First by trying a double pivoting linkage design, as seen here:
However, as you can see, that resulted in a lot of backlash and therefore vibration. The linkages also added complexity, and because the servos were located between the legs, it forced the legs to move apart, which is not ideal for a walking gate. So I removed them in favor of a more rigid direct servo mount design on the back of the robot:
As well as reinforced the centerpiece and beaglebone mounting plate, essentially combining them and making the center more tube-like to reduce the torsional flexure I was seeing. You can see the final design here:
All in all, I've very happy with how rigid and durable everything turned out, and especially with how quickly the legs can move as well as their torque when given 24 volts.

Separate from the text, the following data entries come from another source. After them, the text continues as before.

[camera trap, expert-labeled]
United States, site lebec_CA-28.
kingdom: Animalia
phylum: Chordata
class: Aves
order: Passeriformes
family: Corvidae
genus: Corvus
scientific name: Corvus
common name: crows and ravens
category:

My work going forward will be in setting up a testing apparatus and working on software to make it walk/jump/move. Eventually I would also like to print some clear and thin plastic protective shells to cover the moving parts and protect against falls.
As a first step I built a Port-Hamiltonian simulation framework in MATLAB, in order to teach myself the low-level math/physics. It turned out to be extremely slow, and so I could only use it for 2D sims. Here is my first attempt at a low-cost heuristic based stabilization controller (very Monty-Python-esc I know).
More recently I've moved to an articulated body Featherstone simulation framework in MATLAB. Here is another even simpler heuristic based control scheme:
Eventually I'll work on efficiency and stability, but for now this does have the advantage of being naively extensible to arbitrary N-Jointed x N-Limbs without a training period. My next steps are to progress more on the hardware end in order to test any controllers on actual hardware.
On the hardware end, I made many many early mistakes, including under-sizing motors and components. I created a small 3d-Printable 9:1 planetary gearbox that overlays each motor which fixed that issue:
Here is a video of an early prototype leg:
The cable design turned out to be very difficult to work with and produced unnecessary strain on the motor housing, so I moved to a belt/gear design even though it adds weight. The 9:1 planetary 3d-printed gears also needed a redesign to produce better printer yields. The next iteration included more robust components, though it was far from a final design. Producing such small parts in order to try and conserve weight and size means I'm always finding new bottlenecks that need to be fixed.
Reducing lashing in leg/hip:
Log update: 02/09/2019
I updated the leg design with slightly thicker limbs and added a supportive bar on the external femur. The extra bar allows the belt to be tightened down significantly more, reducing play to a much more acceptable level. Here's a picture of the new leg all assembled and instrumented:
I'm did some more work to improve yield issues with the very small planetary gears on each motor (the teeth are the width of my printer's nozzle), in particular upgrading my 3D printer's firmware last weekend helped a bit. Although it is time consuming, a few more iterative tweaks are probably in order. Not having to resort to metal gears will be a huge cost/time saver in the final product.
I'm using 333 degree potentiometers on each joint instead of encoders to significantly reduce cost and size. They produce a single analog signal that needs ADC sampling and kalman filtering (due to reduced performance in vibration). At the moment, I'm doing that in software on the beaglebone (located on the back of the robot), which works decently well. So, I'm hopeful this cut-corner will work out. However, I'll now need to either convert that signal to one compatible with the Odrive's discrete encoder inputs, or modify the Odrive's firmware to do the job. Still more tinkering to do on that front.